Second, partition sizing becomes a balancing act. Keep partitions too large, and each query does too much work after routing. Shrink them, and the number of partitions grows, which makes the first query step (finding the closest nprobes partitions) more expensive. At 10B scale, we tend to want both: enough partitions to keep local scans small, and fast routing so the query doesn’t spend too much time deciding where to search.
The practical bottleneck isn’t one algorithm in isolation. It’s the interaction between data scale, partition count, dimensionality, and how much parallel compute the system can actually use. This is where LanceDB Enterprise picks up: it takes the same logical query plan and distributes it across a cluster, so index construction and query execution can each scale on their own.
Splitting the Index into Segments
LanceDB Enterprise’s distributed indexing path starts by splitting the large table into index segments. Instead of treating a 10B-vector index as one monolithic artifact, we build multiple segment-level indexes, each covering a disjoint slice of the table.
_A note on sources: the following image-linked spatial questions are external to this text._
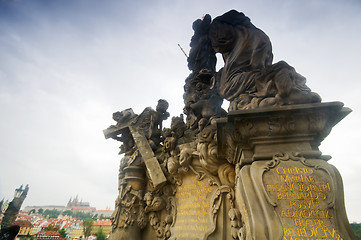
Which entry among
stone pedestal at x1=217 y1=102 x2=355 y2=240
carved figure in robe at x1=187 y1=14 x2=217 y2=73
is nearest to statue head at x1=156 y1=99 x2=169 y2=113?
carved figure in robe at x1=187 y1=14 x2=217 y2=73

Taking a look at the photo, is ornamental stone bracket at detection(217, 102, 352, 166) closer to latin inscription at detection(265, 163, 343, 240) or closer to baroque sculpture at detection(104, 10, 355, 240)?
baroque sculpture at detection(104, 10, 355, 240)

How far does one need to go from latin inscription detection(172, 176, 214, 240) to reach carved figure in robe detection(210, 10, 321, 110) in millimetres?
1875

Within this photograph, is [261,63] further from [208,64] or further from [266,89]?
[208,64]

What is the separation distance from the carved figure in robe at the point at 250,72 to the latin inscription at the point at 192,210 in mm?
1875

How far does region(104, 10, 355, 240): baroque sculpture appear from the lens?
6.88ft

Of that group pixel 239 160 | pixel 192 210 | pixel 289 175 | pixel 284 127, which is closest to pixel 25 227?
pixel 192 210

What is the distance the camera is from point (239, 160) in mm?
2916

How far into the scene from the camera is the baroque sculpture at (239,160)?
2098mm

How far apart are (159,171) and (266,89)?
292cm

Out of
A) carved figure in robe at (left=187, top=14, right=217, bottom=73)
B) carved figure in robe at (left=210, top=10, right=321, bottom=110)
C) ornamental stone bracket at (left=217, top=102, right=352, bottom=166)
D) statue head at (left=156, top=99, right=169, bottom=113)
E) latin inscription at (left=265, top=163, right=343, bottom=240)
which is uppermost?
carved figure in robe at (left=187, top=14, right=217, bottom=73)

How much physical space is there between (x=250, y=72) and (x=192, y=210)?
9.49 ft

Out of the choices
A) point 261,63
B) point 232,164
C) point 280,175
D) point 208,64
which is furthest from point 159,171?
point 208,64

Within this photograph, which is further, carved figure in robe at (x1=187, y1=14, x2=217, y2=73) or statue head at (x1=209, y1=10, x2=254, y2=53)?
carved figure in robe at (x1=187, y1=14, x2=217, y2=73)

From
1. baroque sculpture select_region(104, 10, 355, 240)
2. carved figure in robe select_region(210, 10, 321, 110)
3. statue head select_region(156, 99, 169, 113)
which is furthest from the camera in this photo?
statue head select_region(156, 99, 169, 113)
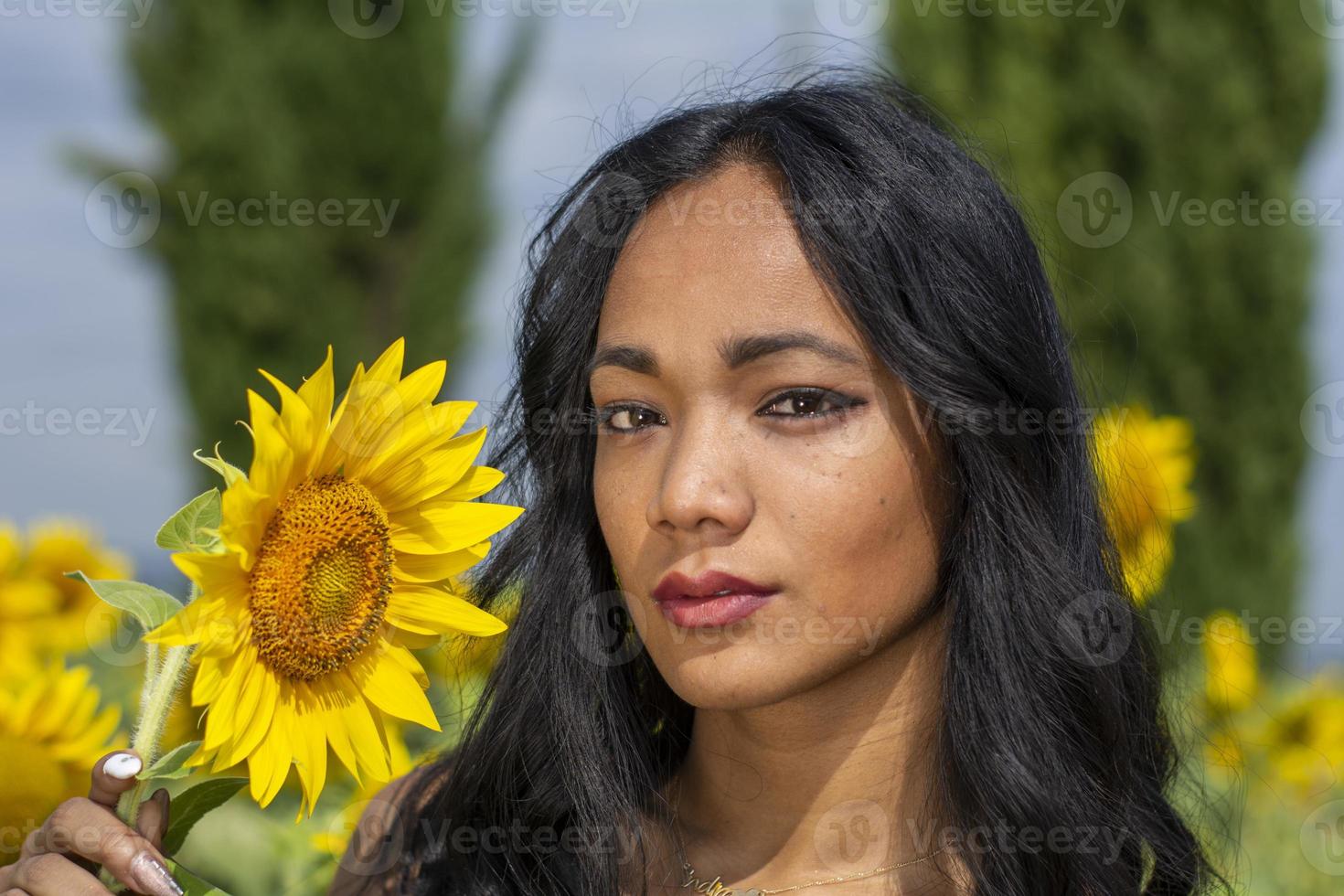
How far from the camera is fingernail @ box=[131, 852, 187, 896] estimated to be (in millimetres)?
1323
That changes the operational shape of indexing. Each segment can be assigned to its own indexing worker, and many segments build in parallel across the cluster. The final table still exposes one logical index to the user, but the physical work is no longer bound to a single machine.
The important part is that this isn’t just “more threads.” It’s coarse-grained parallelism at the index-artifact level. The scheduler can launch independent segment builds, retry the ones that fail, and merge or commit segment metadata once each unit finishes. For large tables, that turns index build time from “one huge job” into “many bounded jobs,” which is far easier to scale and operate.
Segmented indexing also gives us a clean unit for distributed query execution. Each segment carries its own vector index and can sit close to a Plan Executor backed by a local SSD cache. The query layer fans out work to the executors that own the relevant segments and merges their partial answers into the final top-k.
Querying Across Plan Executors
In the distributed query path, the query node acts as a coordinator. It plans the query, routes segment-level work to the Plan Executors that own the relevant segments, and merges the partial results they return.
This matters because vector search is a mix of CPU-heavy and I/O-heavy stages. Partition routing and compressed distance computation are CPU-bound. Candidate reranking and row retrieval need efficient access to stored vectors and payload columns. Spreading segment indexes across Plan Executors puts more CPU cores, more memory bandwidth, and more cache capacity to work at once.
From the user’s side, the API stays the same: a table search returning top-k. Underneath, the work is fanned out across index segments, where each segment searches its local partitions and the query node stitches the partial results back into a single ranked answer.
HNSW over Centroids
The first step of an IVF-style search is to find the nearest nprobes partitions for a query. In a small index, scanning every centroid is cheap enough to ignore. In a 10B-vector index, the centroid set itself grows large enough that this routing step becomes a real cost.
LanceDB addresses this by building an HNSW graph over the IVF centroids at the query node. Instead of comparing the query against every centroid, graph search reaches the nearest clusters in only a few hops. Lance keeps a dedicated fast path for training HNSW over centroids when the centroid matrix is large enough. This is basically a way to speed up finding the nearest clusters in the vector indexing path.
At 10B scale, this is a major win. In our large-scale experiments, HNSW centroid routing cut the cost of the “find nearest partitions” stage substantially. That speedup matters because partition routing happens before any useful local search can begin. Slow routing means every executor starts late.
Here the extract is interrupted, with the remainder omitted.